Like the Archbishops, I tried to put the case for children, that they need a father and a mother. She pointed out that many children were brought up in single parents very successfully. I said that even though divorce and the death of a spouse happened, they were sad events, not planned in advance, and that governments should support and protect the ideal: traditional marriage with a father and mother as the best and most balanced environment for raising children. She countered with cases of abusive opposite sex parents and loving same-sex ones. And so it went on, me defending the right of children to a father and mother and she attacking it, until I excused myself and returned to Vermeer.
I mention this encounter because of an article I read this week on LifeSiteNews about same-sex parenting, written by an American academic, Robert Oscar Lopez who was himself raised by his mother and her female partner. He writes, “Even the most heroic mother in the world can’t father. So to intentionally deprive any child of her mother or father, except in cases like divorce for grave reasons or the death of a parent is itself a form of abuse.” These are strong words so I emphasise that Lopez is not saying that individual same-sex parents are abusers; he is pointing out that children are denied a fundamental right when government legislation deliberately deprives them of a father or mother.
Lopez quotes a reflective article in the New York Times, written by Frank Litgvoet, who is raising his two adopted children with his male partner. Litgvoet is honest enough, in Lopez’ words, “to name the integral flaw in same-sex parenting” when he writes, “Being a ‘motherless’ child in an open adoption is not as open as it looks, because there is a birth mother, who walks in and out of the lives of our children. And when she is not physically there, she is… still present in dreams, fantasies, longings and worries…” Litgvoet continues, “When the mother walks into the lives of our kids it is mostly a wonderful experience. It is harder for them when she walks out, not only because of the sad goodbye of a beloved adult, but also because it triggers the difficult and painful question of why she walked in in the first place.” Lopez adds his own reflection to this: “Every child has a mother and father, and when that figure is missing, there is a narrative that is experienced as pain, loss, and at times shame.”

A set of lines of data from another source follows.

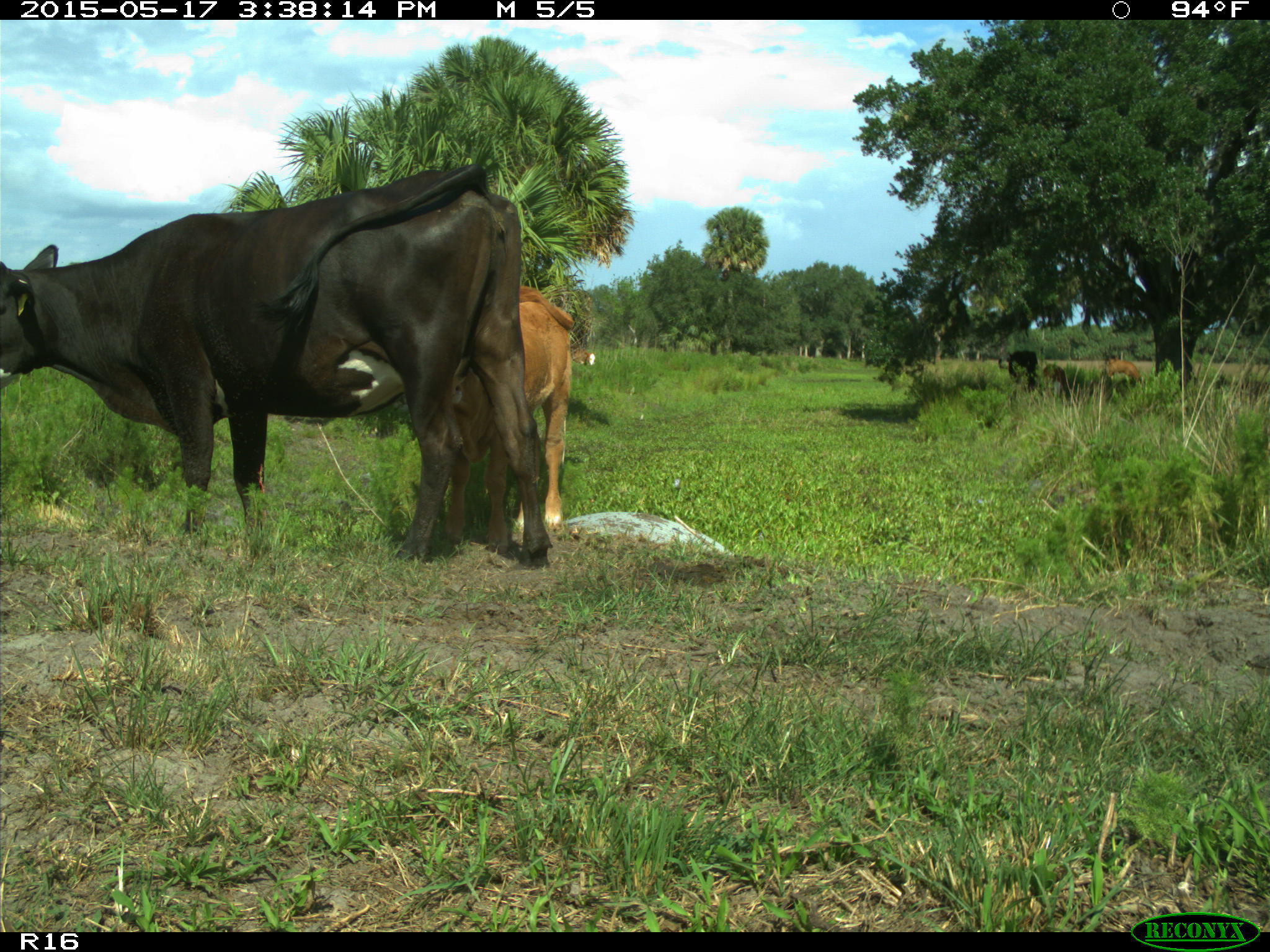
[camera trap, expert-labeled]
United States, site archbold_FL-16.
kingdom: Animalia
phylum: Chordata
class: Mammalia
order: Artiodactyla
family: Bovidae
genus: Bos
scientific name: Bos taurus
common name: domestic cow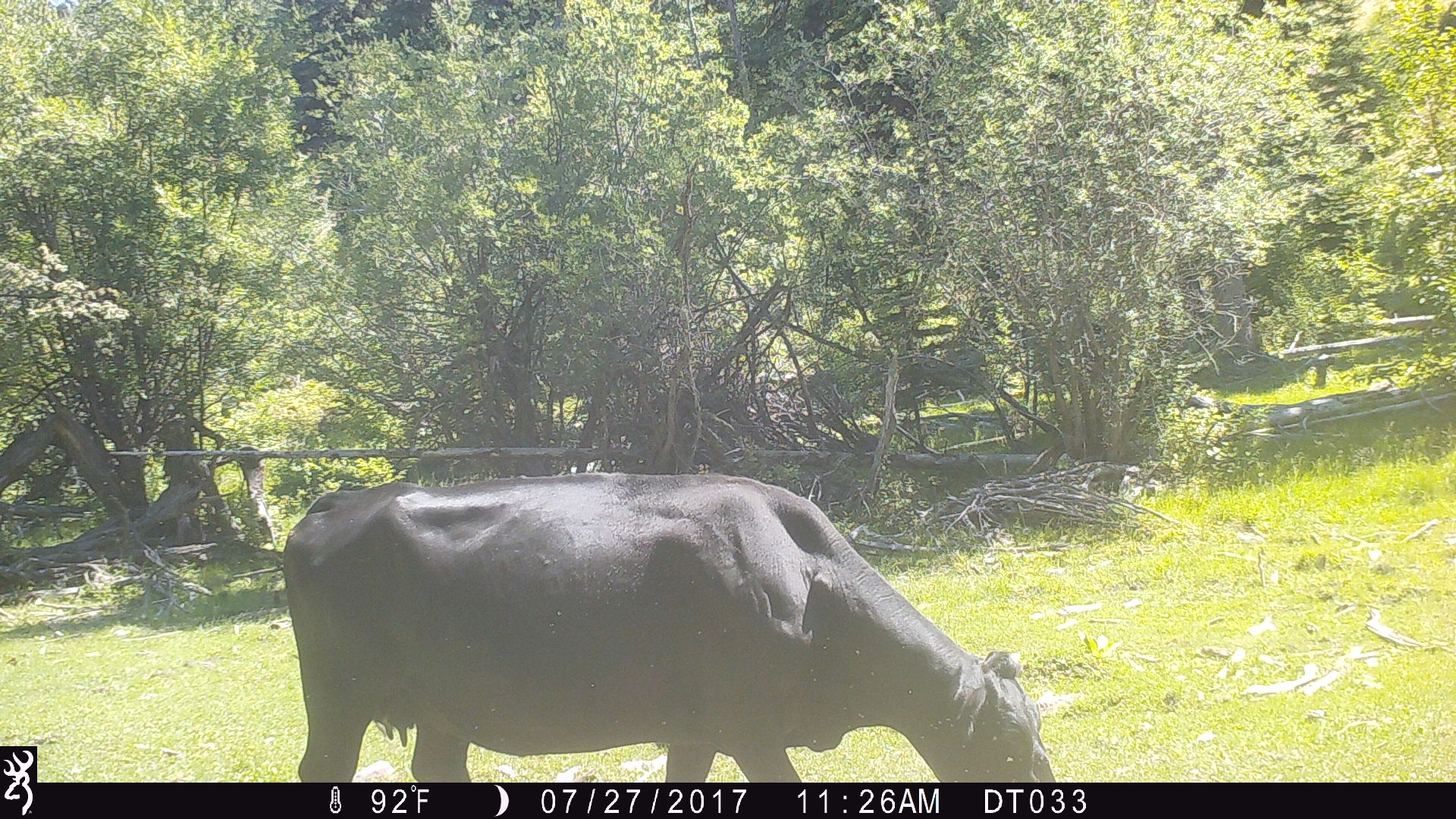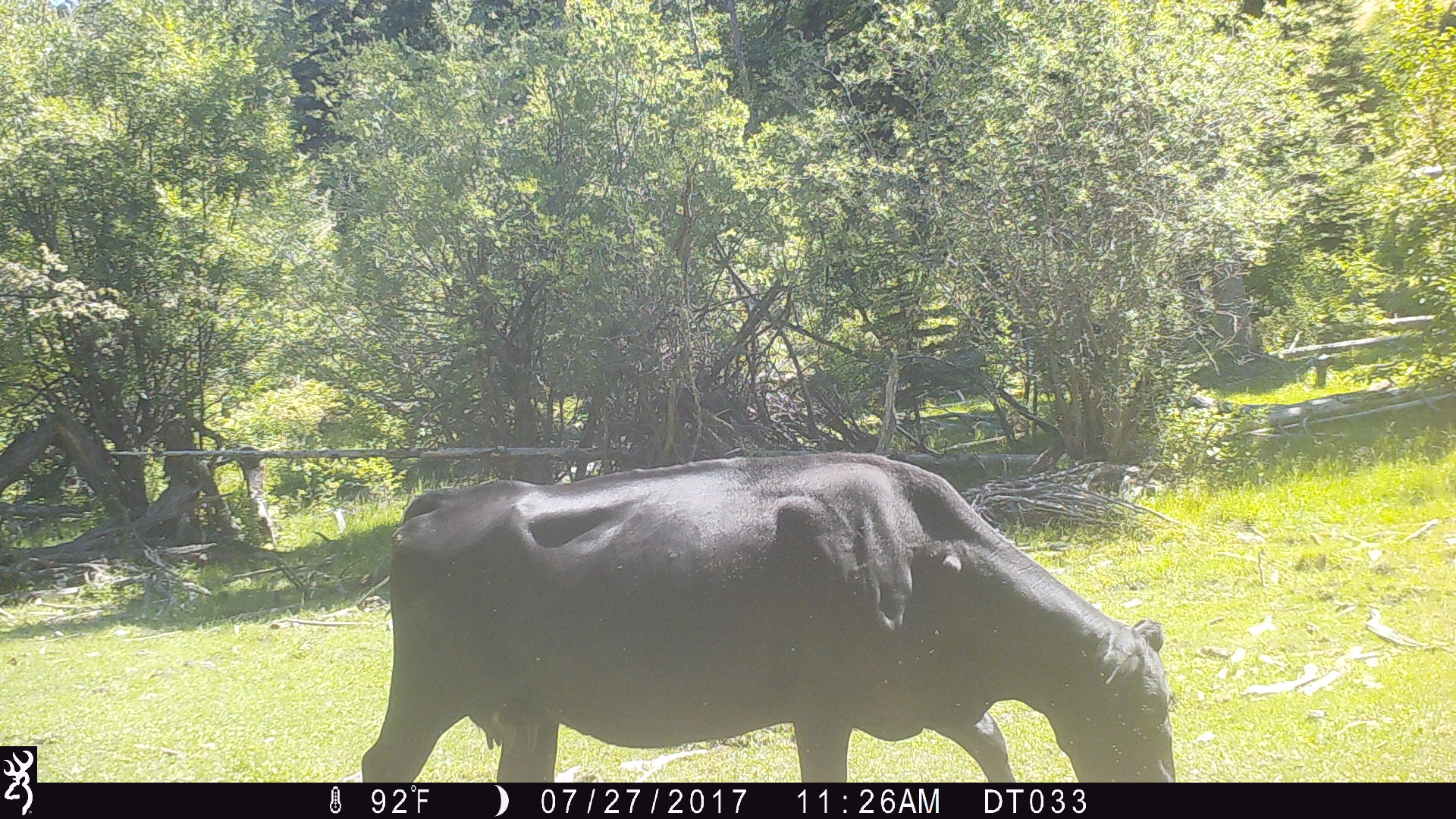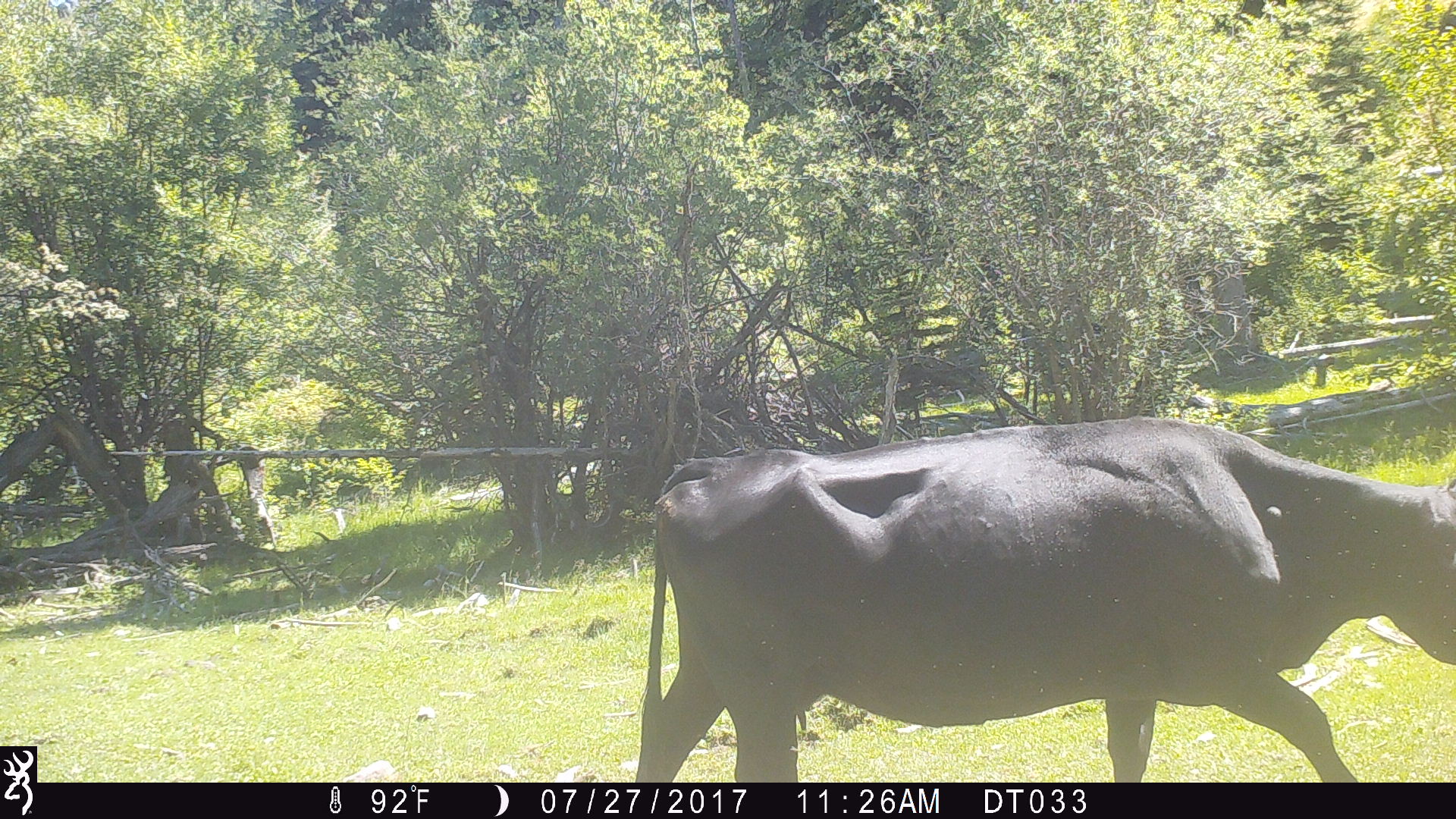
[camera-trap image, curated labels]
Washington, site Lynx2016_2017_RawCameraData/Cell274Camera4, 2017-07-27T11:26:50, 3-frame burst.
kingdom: Animalia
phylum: Chordata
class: Mammalia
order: Artiodactyla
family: Bovidae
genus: Bos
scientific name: Bos taurus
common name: domestic cattle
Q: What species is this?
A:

I, too, was moved by the courage of Litgvoet, in breaking ranks from his own powerful constituency, to write as honestly as he did. It is certainly the only commentary from this perspective that I have found (and I have only quoted a small part of the whole article.) I don’t think for a minute that his observations would have cut any ice with the grandmother I argued with over lunch that Saturday. But they should be taken seriously. We need to focus on children: what environment they need to flourish best and how government should support it.